On the outside, Tilli's house has a bit of a traditional "Aussie" look to it with a verandah and balcony, wisteria vine and of course a tin roof.


 Inside, the house is neat and elegant, much like Tilli herself.  I had been worried about my ablitity to work in 1/24th scale, but by the time I'd finished I was wishing Tilli's house was a little larger so I could fit more in.  It is now beyond doubt that there are more 1/24th scale houses in my future, if only so Tilli can invite someone around to tea who actually fits on the sofa.


 Alongside Tilli's house, I worked on a simple bedroom roombox (in 1/12th scale).  The purpose of the room was simply to use the expensive painted bedroom furniture I bought for Preston House, then decided not to use.  I simply could not arrange these pieces so they looked good in Preston House and I had almost as hard of a time in this room too.  Truth to tell, I'm tempted even now to try selling the furniture on ebay and making or buying something different in the room.  Somehow, even though it's finished, it doesn't look finished.

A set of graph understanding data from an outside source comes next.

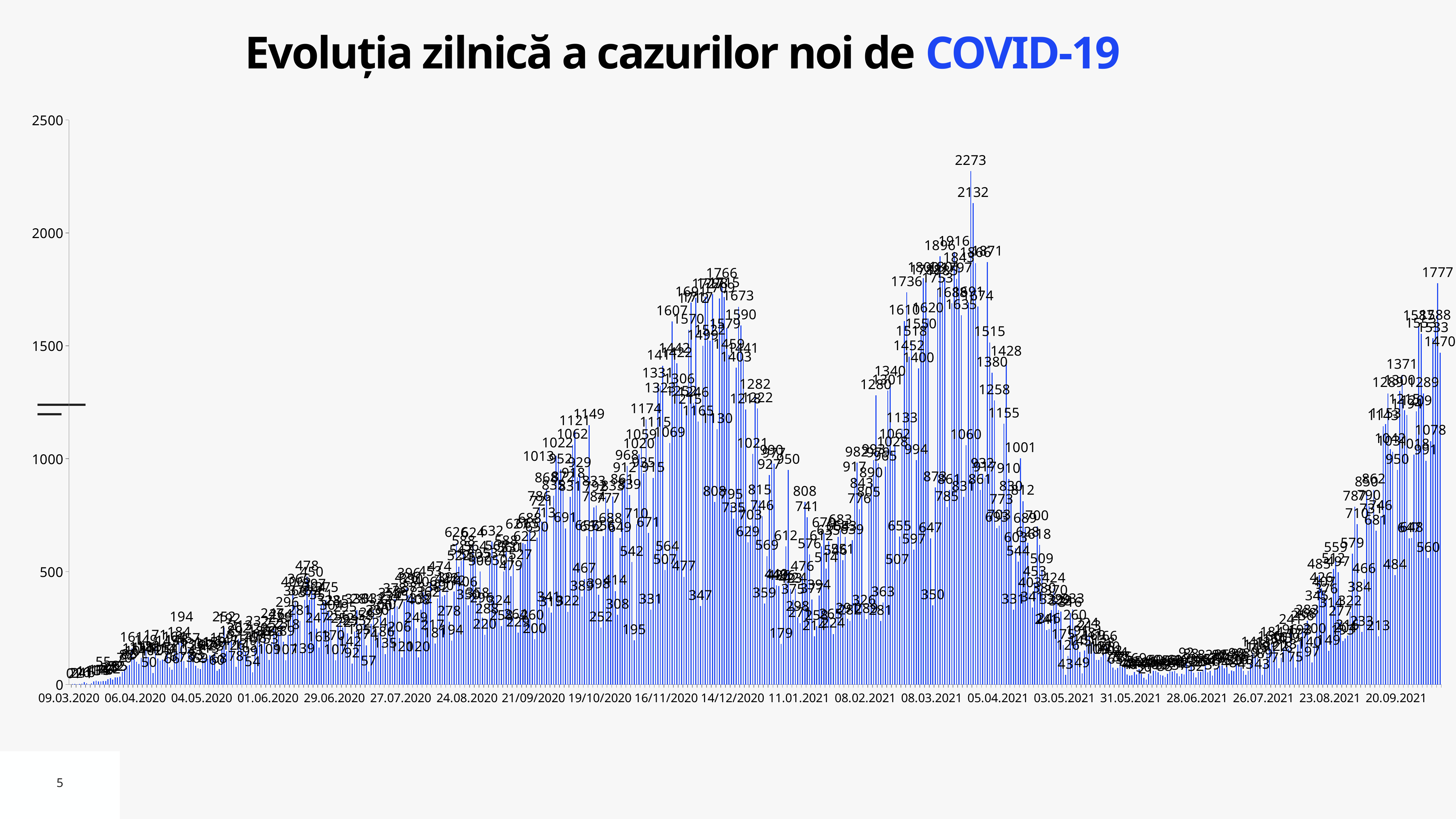
Do the values rise or fall between 05.04.2021 and 31.05.2021? fall Is the highest bar on the chart greater or less than 2000? greater What kind of chart is shown on the slide? bar chart What is the second-highest daily value labeled on the chart? 2132 Which is larger: the peak value of 2273 or the last labeled value of 1777? 2273 What is the title of the chart? Evoluția zilnică a cazurilor noi de COVID-19 Are the values around 31.05.2021 greater or less than 500? less What is the highest daily value labeled on the chart? 2273 What is the difference between the two highest labeled values, 2273 and 2132? 141 Do the values rise or fall between 26.07.2021 and 20.09.2021? rise What is the maximum value shown on the vertical axis? 2500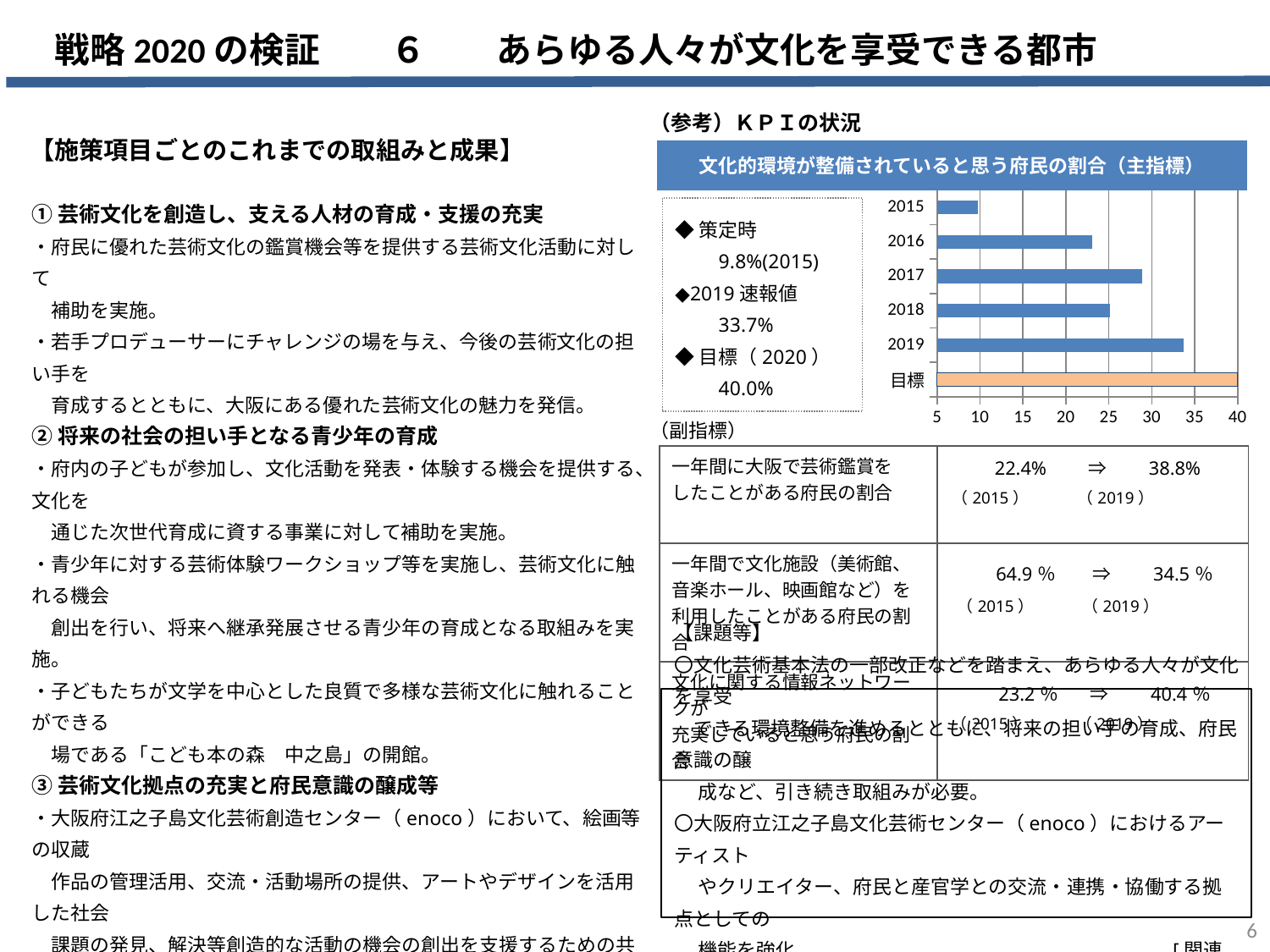
In the chart 文化的環境が整備されていると思う府民の割合（主指標）, which is larger, the value for 2017 or the value for 2016? 2017 Which category has the longest bar in the chart 文化的環境が整備されていると思う府民の割合（主指標）? 目標 Which category has the shortest bar in the chart 文化的環境が整備されていると思う府民の割合（主指標）? 2015 In the chart 文化的環境が整備されていると思う府民の割合（主指標）, is the value for 2016 greater or less than 20? greater In the chart 文化的環境が整備されていると思う府民の割合（主指標）, do the values rise or fall from 2015 to 2017? rise In the chart 文化的環境が整備されていると思う府民の割合（主指標）, is the value for 2018 greater or less than 30? less In the chart 文化的環境が整備されていると思う府民の割合（主指標）, which is larger, the value for 2019 or the value for 2018? 2019 What kind of chart is shown under the heading 文化的環境が整備されていると思う府民の割合（主指標）? bar chart In the chart 文化的環境が整備されていると思う府民の割合（主指標）, is the value for 2017 greater or less than 30? less How many categories are plotted on the bar chart 文化的環境が整備されていると思う府民の割合（主指標）? 6 What is the title of the bar chart on the slide? 文化的環境が整備されていると思う府民の割合（主指標）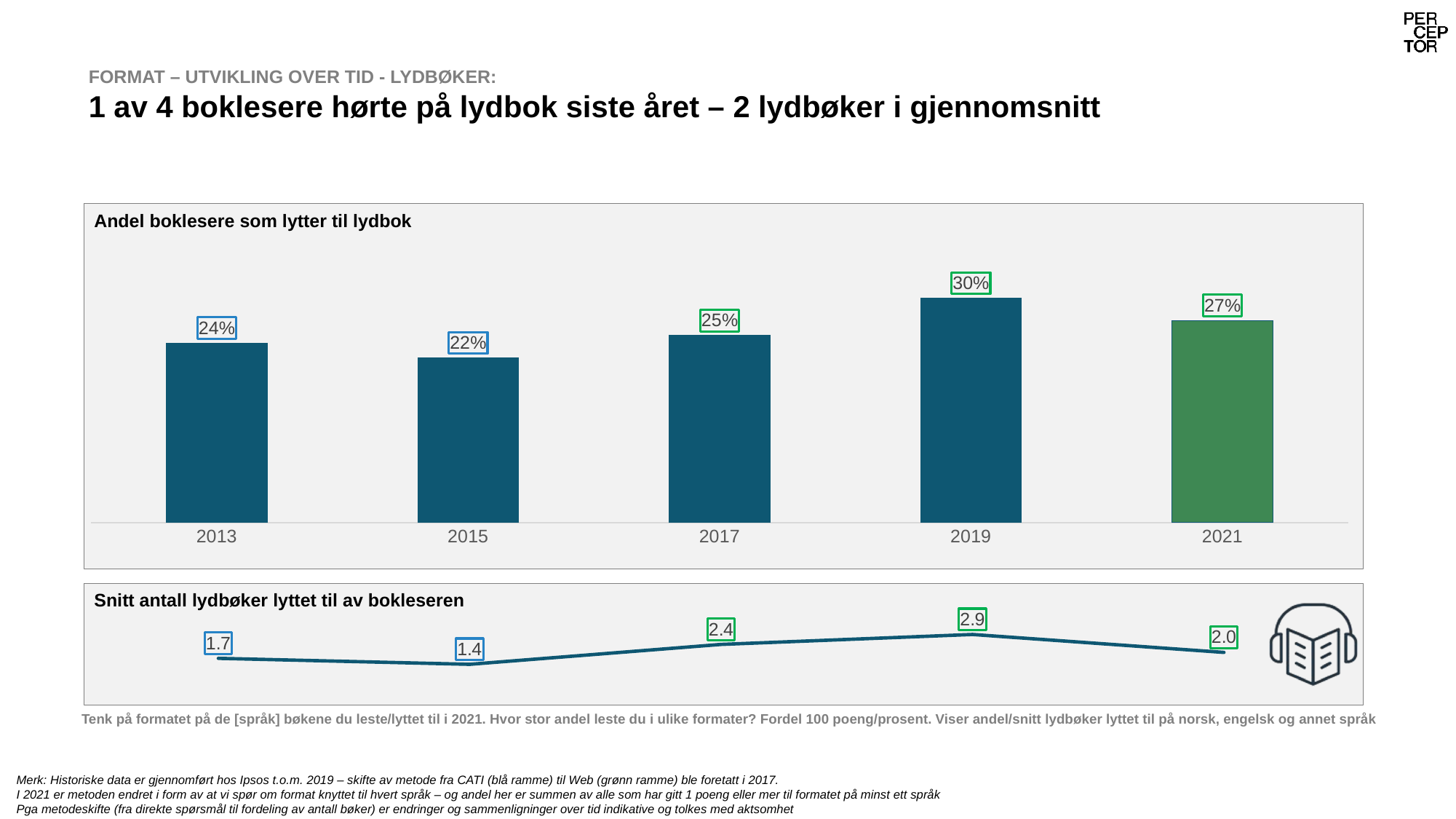
In the chart 'Andel boklesere som lytter til lydbok', what is the difference between the values for 2019 and 2021? 3% What kind of chart is 'Andel boklesere som lytter til lydbok'? Bar chart What kind of chart is 'Snitt antall lydbøker lyttet til av bokleseren'? Line chart In the chart 'Snitt antall lydbøker lyttet til av bokleseren', what is the value for 2021? 2.0 In the chart 'Andel boklesere som lytter til lydbok', how many years are shown? 5 In the chart 'Andel boklesere som lytter til lydbok', which year has the lowest value? 2015 In the chart 'Snitt antall lydbøker lyttet til av bokleseren', which year has the highest value? 2019 In the chart 'Snitt antall lydbøker lyttet til av bokleseren', what is the value for 2017? 2.4 In the chart 'Andel boklesere som lytter til lydbok', what is the value for 2019? 30% In the chart 'Andel boklesere som lytter til lydbok', which year has the highest value? 2019 In the chart 'Snitt antall lydbøker lyttet til av bokleseren', is the value for 2013 larger or smaller than the value for 2015? Larger In the chart 'Andel boklesere som lytter til lydbok', what is the value for 2013? 24%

And finally of the year was a simple little Christmas vignette.  This was built in a gold gift box out of items I had on hand (excluding the lights).  Personally, my favourite part of this one is the fireplace.  Aside from where the red stain leached through my later paintwork, this is the most successful job of faux marbling I've ever managed.

Phew!  That was my 2012 in a total of eight different projects.  Well, mostly anyway.  I did make a start on two new projects over Christmas, but I'll unveil them in another post in a few days.